Baron Edgar von Harold (30 May 1830 – 1 August 1886) was an influential Scarabaeidae expert and entomologist who was active in the 19th century.

Biography 
Edgar von Harold was born in Munich to a German family with Irish origins. He completed his early education at the court of the Bavarian King from where he graduated in the year 1848. In 1848 Harold joined the Royal Guard of the King of Bavaria where he would serve for twenty years. During this period he participated in the Austro-Prussian War and the Franco-Prussian War. At the end of his military career, Harold was sent on a trip to the coast of Spain and Morocco, to study the local insect fauna. After his retirement from the Royal Guard, Harold devoted his time fully to entomology.

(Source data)
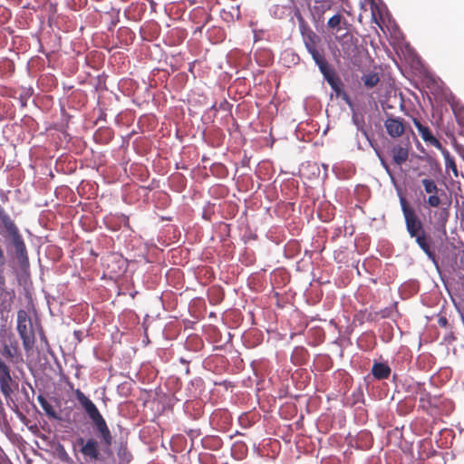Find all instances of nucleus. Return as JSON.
I'll return each instance as SVG.
<instances>
[{"label":"nucleus","mask_w":464,"mask_h":464,"mask_svg":"<svg viewBox=\"0 0 464 464\" xmlns=\"http://www.w3.org/2000/svg\"><path fill=\"white\" fill-rule=\"evenodd\" d=\"M75 397L84 412L93 423L97 432L100 434V443L94 438L84 440L79 438L77 443L82 447L81 453L85 459L90 461L101 460L100 445L104 454L111 456L112 451L111 450L112 444V435L107 425V422L96 405L90 400L80 389L74 391Z\"/></svg>","instance_id":"obj_1"},{"label":"nucleus","mask_w":464,"mask_h":464,"mask_svg":"<svg viewBox=\"0 0 464 464\" xmlns=\"http://www.w3.org/2000/svg\"><path fill=\"white\" fill-rule=\"evenodd\" d=\"M19 356L18 343L15 340L0 335V392L5 401H13L12 396L18 383L12 377L11 363L17 362Z\"/></svg>","instance_id":"obj_2"},{"label":"nucleus","mask_w":464,"mask_h":464,"mask_svg":"<svg viewBox=\"0 0 464 464\" xmlns=\"http://www.w3.org/2000/svg\"><path fill=\"white\" fill-rule=\"evenodd\" d=\"M400 204L409 236L415 239L416 244L426 254L428 258L436 264V255L431 249L432 239L426 231L423 221L416 209L404 197L400 198Z\"/></svg>","instance_id":"obj_3"},{"label":"nucleus","mask_w":464,"mask_h":464,"mask_svg":"<svg viewBox=\"0 0 464 464\" xmlns=\"http://www.w3.org/2000/svg\"><path fill=\"white\" fill-rule=\"evenodd\" d=\"M420 184L423 188V191L428 195L425 204L430 208H440L438 210L434 211L436 224L445 228L450 217V202H448L446 207H441L444 205L443 198L446 197L445 191L440 188L437 181L430 178L422 179Z\"/></svg>","instance_id":"obj_4"},{"label":"nucleus","mask_w":464,"mask_h":464,"mask_svg":"<svg viewBox=\"0 0 464 464\" xmlns=\"http://www.w3.org/2000/svg\"><path fill=\"white\" fill-rule=\"evenodd\" d=\"M18 334L23 342L24 350H31L34 344V334L32 328L31 319L27 312L20 309L17 312V326Z\"/></svg>","instance_id":"obj_5"},{"label":"nucleus","mask_w":464,"mask_h":464,"mask_svg":"<svg viewBox=\"0 0 464 464\" xmlns=\"http://www.w3.org/2000/svg\"><path fill=\"white\" fill-rule=\"evenodd\" d=\"M384 127L387 133L392 138H398L403 135L405 131V122L402 118L388 116L384 121Z\"/></svg>","instance_id":"obj_6"},{"label":"nucleus","mask_w":464,"mask_h":464,"mask_svg":"<svg viewBox=\"0 0 464 464\" xmlns=\"http://www.w3.org/2000/svg\"><path fill=\"white\" fill-rule=\"evenodd\" d=\"M0 234L6 233L10 238L19 235V229L3 207L0 206Z\"/></svg>","instance_id":"obj_7"},{"label":"nucleus","mask_w":464,"mask_h":464,"mask_svg":"<svg viewBox=\"0 0 464 464\" xmlns=\"http://www.w3.org/2000/svg\"><path fill=\"white\" fill-rule=\"evenodd\" d=\"M412 121L414 126L418 130V132L420 135L421 139L426 143L437 148L438 150L441 149V142L436 137L433 136L429 127L421 124V122L417 118H413Z\"/></svg>","instance_id":"obj_8"},{"label":"nucleus","mask_w":464,"mask_h":464,"mask_svg":"<svg viewBox=\"0 0 464 464\" xmlns=\"http://www.w3.org/2000/svg\"><path fill=\"white\" fill-rule=\"evenodd\" d=\"M411 145L410 143L396 144L391 149V155L392 157V162L397 166L404 164L410 154Z\"/></svg>","instance_id":"obj_9"},{"label":"nucleus","mask_w":464,"mask_h":464,"mask_svg":"<svg viewBox=\"0 0 464 464\" xmlns=\"http://www.w3.org/2000/svg\"><path fill=\"white\" fill-rule=\"evenodd\" d=\"M333 0H314L311 13L314 19L321 20L326 11L333 6Z\"/></svg>","instance_id":"obj_10"},{"label":"nucleus","mask_w":464,"mask_h":464,"mask_svg":"<svg viewBox=\"0 0 464 464\" xmlns=\"http://www.w3.org/2000/svg\"><path fill=\"white\" fill-rule=\"evenodd\" d=\"M13 245L14 246L15 255L19 262L25 263L28 262L27 250L24 244V241L21 236V234L16 235L11 237Z\"/></svg>","instance_id":"obj_11"},{"label":"nucleus","mask_w":464,"mask_h":464,"mask_svg":"<svg viewBox=\"0 0 464 464\" xmlns=\"http://www.w3.org/2000/svg\"><path fill=\"white\" fill-rule=\"evenodd\" d=\"M14 299V290L6 291L5 288L0 291V318L4 313H9Z\"/></svg>","instance_id":"obj_12"},{"label":"nucleus","mask_w":464,"mask_h":464,"mask_svg":"<svg viewBox=\"0 0 464 464\" xmlns=\"http://www.w3.org/2000/svg\"><path fill=\"white\" fill-rule=\"evenodd\" d=\"M341 47L344 54V58L351 60L355 63V55L359 51L358 45L353 41L352 38L343 40L341 43Z\"/></svg>","instance_id":"obj_13"},{"label":"nucleus","mask_w":464,"mask_h":464,"mask_svg":"<svg viewBox=\"0 0 464 464\" xmlns=\"http://www.w3.org/2000/svg\"><path fill=\"white\" fill-rule=\"evenodd\" d=\"M308 53L312 55L313 60L314 61L315 64L318 66L320 71H323V69L329 66V63L324 56V49L323 48L322 45L314 49L309 50Z\"/></svg>","instance_id":"obj_14"},{"label":"nucleus","mask_w":464,"mask_h":464,"mask_svg":"<svg viewBox=\"0 0 464 464\" xmlns=\"http://www.w3.org/2000/svg\"><path fill=\"white\" fill-rule=\"evenodd\" d=\"M391 372L390 366L383 362H374L372 368V374L377 380L388 379Z\"/></svg>","instance_id":"obj_15"},{"label":"nucleus","mask_w":464,"mask_h":464,"mask_svg":"<svg viewBox=\"0 0 464 464\" xmlns=\"http://www.w3.org/2000/svg\"><path fill=\"white\" fill-rule=\"evenodd\" d=\"M440 150L441 154L443 155V158L445 160L446 171L451 170L453 173V176L455 178H458L459 171H458V168H457L454 158L450 155V151L443 146L441 147V149H440Z\"/></svg>","instance_id":"obj_16"},{"label":"nucleus","mask_w":464,"mask_h":464,"mask_svg":"<svg viewBox=\"0 0 464 464\" xmlns=\"http://www.w3.org/2000/svg\"><path fill=\"white\" fill-rule=\"evenodd\" d=\"M303 36L307 51L321 46V38L314 31L309 30Z\"/></svg>","instance_id":"obj_17"},{"label":"nucleus","mask_w":464,"mask_h":464,"mask_svg":"<svg viewBox=\"0 0 464 464\" xmlns=\"http://www.w3.org/2000/svg\"><path fill=\"white\" fill-rule=\"evenodd\" d=\"M320 72L323 74L324 80L328 82V84L331 87L336 85L337 83H339V82L342 81L340 77L335 73V72L333 69H331L330 65Z\"/></svg>","instance_id":"obj_18"},{"label":"nucleus","mask_w":464,"mask_h":464,"mask_svg":"<svg viewBox=\"0 0 464 464\" xmlns=\"http://www.w3.org/2000/svg\"><path fill=\"white\" fill-rule=\"evenodd\" d=\"M320 72L323 74L324 80L328 82V84L331 87L336 85L337 83H339V82L342 81L340 77L335 73V72L333 69H331L330 65Z\"/></svg>","instance_id":"obj_19"},{"label":"nucleus","mask_w":464,"mask_h":464,"mask_svg":"<svg viewBox=\"0 0 464 464\" xmlns=\"http://www.w3.org/2000/svg\"><path fill=\"white\" fill-rule=\"evenodd\" d=\"M363 84L366 88H373L380 82V77L376 72L363 74L362 77Z\"/></svg>","instance_id":"obj_20"},{"label":"nucleus","mask_w":464,"mask_h":464,"mask_svg":"<svg viewBox=\"0 0 464 464\" xmlns=\"http://www.w3.org/2000/svg\"><path fill=\"white\" fill-rule=\"evenodd\" d=\"M5 265V257L4 254V250L0 246V291H3L5 288V277L4 276V268Z\"/></svg>","instance_id":"obj_21"},{"label":"nucleus","mask_w":464,"mask_h":464,"mask_svg":"<svg viewBox=\"0 0 464 464\" xmlns=\"http://www.w3.org/2000/svg\"><path fill=\"white\" fill-rule=\"evenodd\" d=\"M453 112L456 117L457 122L464 127V106H455Z\"/></svg>","instance_id":"obj_22"},{"label":"nucleus","mask_w":464,"mask_h":464,"mask_svg":"<svg viewBox=\"0 0 464 464\" xmlns=\"http://www.w3.org/2000/svg\"><path fill=\"white\" fill-rule=\"evenodd\" d=\"M43 410L44 411L45 414L54 420H60V417L58 416L57 412L55 411L54 408L51 403L48 401L42 406Z\"/></svg>","instance_id":"obj_23"},{"label":"nucleus","mask_w":464,"mask_h":464,"mask_svg":"<svg viewBox=\"0 0 464 464\" xmlns=\"http://www.w3.org/2000/svg\"><path fill=\"white\" fill-rule=\"evenodd\" d=\"M341 21H342V15L341 14H334V16H332L328 22H327V26L329 28H332V29H335L337 28L340 24H341Z\"/></svg>","instance_id":"obj_24"},{"label":"nucleus","mask_w":464,"mask_h":464,"mask_svg":"<svg viewBox=\"0 0 464 464\" xmlns=\"http://www.w3.org/2000/svg\"><path fill=\"white\" fill-rule=\"evenodd\" d=\"M430 399H431L430 394L429 392H426L425 391H423L420 393V407L423 409L429 407L430 405Z\"/></svg>","instance_id":"obj_25"},{"label":"nucleus","mask_w":464,"mask_h":464,"mask_svg":"<svg viewBox=\"0 0 464 464\" xmlns=\"http://www.w3.org/2000/svg\"><path fill=\"white\" fill-rule=\"evenodd\" d=\"M331 88L335 92L336 96H340L341 93L343 92V83L341 81V82H339V83L332 86Z\"/></svg>","instance_id":"obj_26"},{"label":"nucleus","mask_w":464,"mask_h":464,"mask_svg":"<svg viewBox=\"0 0 464 464\" xmlns=\"http://www.w3.org/2000/svg\"><path fill=\"white\" fill-rule=\"evenodd\" d=\"M376 152H377V155H378V157H379V159H380V160H381V163H382V167L386 169V171H387L390 175H392L391 170H390V168H389V165L387 164V162H386V161L382 158V156H381V154H380V152H379V151H377V150H376Z\"/></svg>","instance_id":"obj_27"},{"label":"nucleus","mask_w":464,"mask_h":464,"mask_svg":"<svg viewBox=\"0 0 464 464\" xmlns=\"http://www.w3.org/2000/svg\"><path fill=\"white\" fill-rule=\"evenodd\" d=\"M339 97H341L348 105L352 106L351 99L344 91L341 93Z\"/></svg>","instance_id":"obj_28"},{"label":"nucleus","mask_w":464,"mask_h":464,"mask_svg":"<svg viewBox=\"0 0 464 464\" xmlns=\"http://www.w3.org/2000/svg\"><path fill=\"white\" fill-rule=\"evenodd\" d=\"M37 401H38L39 404L41 405V407L47 402V400L41 394L38 395Z\"/></svg>","instance_id":"obj_29"},{"label":"nucleus","mask_w":464,"mask_h":464,"mask_svg":"<svg viewBox=\"0 0 464 464\" xmlns=\"http://www.w3.org/2000/svg\"><path fill=\"white\" fill-rule=\"evenodd\" d=\"M459 268L464 270V252L459 256Z\"/></svg>","instance_id":"obj_30"},{"label":"nucleus","mask_w":464,"mask_h":464,"mask_svg":"<svg viewBox=\"0 0 464 464\" xmlns=\"http://www.w3.org/2000/svg\"><path fill=\"white\" fill-rule=\"evenodd\" d=\"M362 132L367 137V132L362 129Z\"/></svg>","instance_id":"obj_31"}]
</instances>
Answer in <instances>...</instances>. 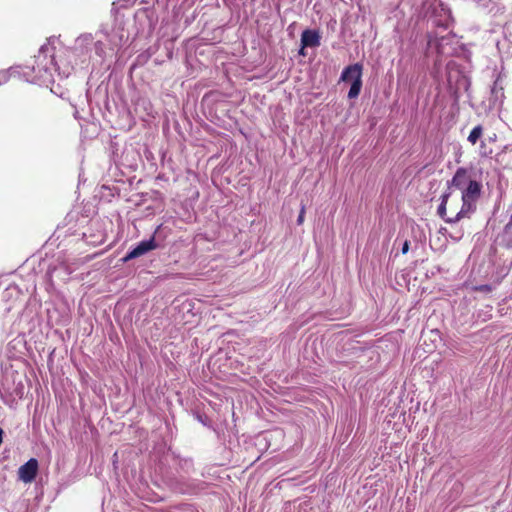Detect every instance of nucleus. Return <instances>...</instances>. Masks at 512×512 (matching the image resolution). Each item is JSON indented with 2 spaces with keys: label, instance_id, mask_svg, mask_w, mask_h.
<instances>
[{
  "label": "nucleus",
  "instance_id": "nucleus-13",
  "mask_svg": "<svg viewBox=\"0 0 512 512\" xmlns=\"http://www.w3.org/2000/svg\"><path fill=\"white\" fill-rule=\"evenodd\" d=\"M408 250H409V241L405 240L403 243V246H402V253L405 254L408 252Z\"/></svg>",
  "mask_w": 512,
  "mask_h": 512
},
{
  "label": "nucleus",
  "instance_id": "nucleus-7",
  "mask_svg": "<svg viewBox=\"0 0 512 512\" xmlns=\"http://www.w3.org/2000/svg\"><path fill=\"white\" fill-rule=\"evenodd\" d=\"M469 182L474 181L469 179L467 172L464 169H459L452 179V186L462 193V191L469 186Z\"/></svg>",
  "mask_w": 512,
  "mask_h": 512
},
{
  "label": "nucleus",
  "instance_id": "nucleus-2",
  "mask_svg": "<svg viewBox=\"0 0 512 512\" xmlns=\"http://www.w3.org/2000/svg\"><path fill=\"white\" fill-rule=\"evenodd\" d=\"M422 13L432 19L433 25L443 30L449 29L453 22L450 10L439 0H421Z\"/></svg>",
  "mask_w": 512,
  "mask_h": 512
},
{
  "label": "nucleus",
  "instance_id": "nucleus-10",
  "mask_svg": "<svg viewBox=\"0 0 512 512\" xmlns=\"http://www.w3.org/2000/svg\"><path fill=\"white\" fill-rule=\"evenodd\" d=\"M482 133H483V129L480 125L474 127L472 129V131L470 132L469 136H468V141L471 143V144H476V142L480 139V137L482 136Z\"/></svg>",
  "mask_w": 512,
  "mask_h": 512
},
{
  "label": "nucleus",
  "instance_id": "nucleus-9",
  "mask_svg": "<svg viewBox=\"0 0 512 512\" xmlns=\"http://www.w3.org/2000/svg\"><path fill=\"white\" fill-rule=\"evenodd\" d=\"M362 88V79H357L356 81L351 82V87L348 92L349 99H355L359 96Z\"/></svg>",
  "mask_w": 512,
  "mask_h": 512
},
{
  "label": "nucleus",
  "instance_id": "nucleus-15",
  "mask_svg": "<svg viewBox=\"0 0 512 512\" xmlns=\"http://www.w3.org/2000/svg\"><path fill=\"white\" fill-rule=\"evenodd\" d=\"M410 497L407 498V505H406V509H407V512H412L413 509L410 508Z\"/></svg>",
  "mask_w": 512,
  "mask_h": 512
},
{
  "label": "nucleus",
  "instance_id": "nucleus-6",
  "mask_svg": "<svg viewBox=\"0 0 512 512\" xmlns=\"http://www.w3.org/2000/svg\"><path fill=\"white\" fill-rule=\"evenodd\" d=\"M302 49L300 53L303 54L305 47H318L320 45V35L315 30L306 29L301 34Z\"/></svg>",
  "mask_w": 512,
  "mask_h": 512
},
{
  "label": "nucleus",
  "instance_id": "nucleus-3",
  "mask_svg": "<svg viewBox=\"0 0 512 512\" xmlns=\"http://www.w3.org/2000/svg\"><path fill=\"white\" fill-rule=\"evenodd\" d=\"M39 464L37 459L31 458L19 467L18 477L24 483H31L37 476Z\"/></svg>",
  "mask_w": 512,
  "mask_h": 512
},
{
  "label": "nucleus",
  "instance_id": "nucleus-12",
  "mask_svg": "<svg viewBox=\"0 0 512 512\" xmlns=\"http://www.w3.org/2000/svg\"><path fill=\"white\" fill-rule=\"evenodd\" d=\"M304 217H305V206L303 205V206L301 207V210H300L299 215H298V218H297V224H298V225L303 224V222H304Z\"/></svg>",
  "mask_w": 512,
  "mask_h": 512
},
{
  "label": "nucleus",
  "instance_id": "nucleus-8",
  "mask_svg": "<svg viewBox=\"0 0 512 512\" xmlns=\"http://www.w3.org/2000/svg\"><path fill=\"white\" fill-rule=\"evenodd\" d=\"M448 40L447 35H442L436 33L435 35H430L428 39V45L430 47L435 46L440 53H444V45Z\"/></svg>",
  "mask_w": 512,
  "mask_h": 512
},
{
  "label": "nucleus",
  "instance_id": "nucleus-14",
  "mask_svg": "<svg viewBox=\"0 0 512 512\" xmlns=\"http://www.w3.org/2000/svg\"><path fill=\"white\" fill-rule=\"evenodd\" d=\"M511 228H512V214H511V217H510V221L505 226V231H508Z\"/></svg>",
  "mask_w": 512,
  "mask_h": 512
},
{
  "label": "nucleus",
  "instance_id": "nucleus-16",
  "mask_svg": "<svg viewBox=\"0 0 512 512\" xmlns=\"http://www.w3.org/2000/svg\"><path fill=\"white\" fill-rule=\"evenodd\" d=\"M42 56H43V55H41V54H39V55L35 56V57H34V63H35V64H39L40 59H41V57H42Z\"/></svg>",
  "mask_w": 512,
  "mask_h": 512
},
{
  "label": "nucleus",
  "instance_id": "nucleus-5",
  "mask_svg": "<svg viewBox=\"0 0 512 512\" xmlns=\"http://www.w3.org/2000/svg\"><path fill=\"white\" fill-rule=\"evenodd\" d=\"M363 67L359 63L349 65L342 71L340 80L344 82H353L357 79H362Z\"/></svg>",
  "mask_w": 512,
  "mask_h": 512
},
{
  "label": "nucleus",
  "instance_id": "nucleus-11",
  "mask_svg": "<svg viewBox=\"0 0 512 512\" xmlns=\"http://www.w3.org/2000/svg\"><path fill=\"white\" fill-rule=\"evenodd\" d=\"M31 69L33 70V72H35V73H36V74H35V78H37V79L42 78V77H43V74L47 72V68H46V66H42V67H40V66L38 65V69H37V71H36V69H35V65H34V64H32V65H31Z\"/></svg>",
  "mask_w": 512,
  "mask_h": 512
},
{
  "label": "nucleus",
  "instance_id": "nucleus-1",
  "mask_svg": "<svg viewBox=\"0 0 512 512\" xmlns=\"http://www.w3.org/2000/svg\"><path fill=\"white\" fill-rule=\"evenodd\" d=\"M480 189L478 182H469V186L462 193H455L452 190L450 193L443 195L442 202L438 207V214L450 223L469 217L475 210Z\"/></svg>",
  "mask_w": 512,
  "mask_h": 512
},
{
  "label": "nucleus",
  "instance_id": "nucleus-4",
  "mask_svg": "<svg viewBox=\"0 0 512 512\" xmlns=\"http://www.w3.org/2000/svg\"><path fill=\"white\" fill-rule=\"evenodd\" d=\"M156 248L157 244L155 243V239L154 237H151L149 240L141 241L135 248H133L129 253H127V255L123 258V261L127 262L132 259L138 258Z\"/></svg>",
  "mask_w": 512,
  "mask_h": 512
}]
</instances>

- WRITTEN INSTRUCTION A
How many years did Edgar von Harold serve in the Royal Guard of the King of Bavaria, according to the biography above the data?
- WRITTEN INSTRUCTION B
Carry on the biography of Edgar von Harold from its last sentence.

- FINAL RESULT A
Twenty years.

- FINAL RESULT B
One of the major contributions by Harold to the field is said to be the Catalogus Coleopterorum, which he co-authored with his friend Max Gemminger. They started the work in 1868 and the last volume of the work was published in 1876.

See also 
 :Category:Taxa named by Edgar von Harold

References

Further reading 
 Fairmaire, L. 1887. Notice Nécrologique sur M. le baron Edgar von Harold. Annales de la Société Entomologique de France 1887:47-48.
 McLachlan, Robert. 1886.  Obituary. Proceedings of the Entomological Society of London, pp. LXV-LXVI.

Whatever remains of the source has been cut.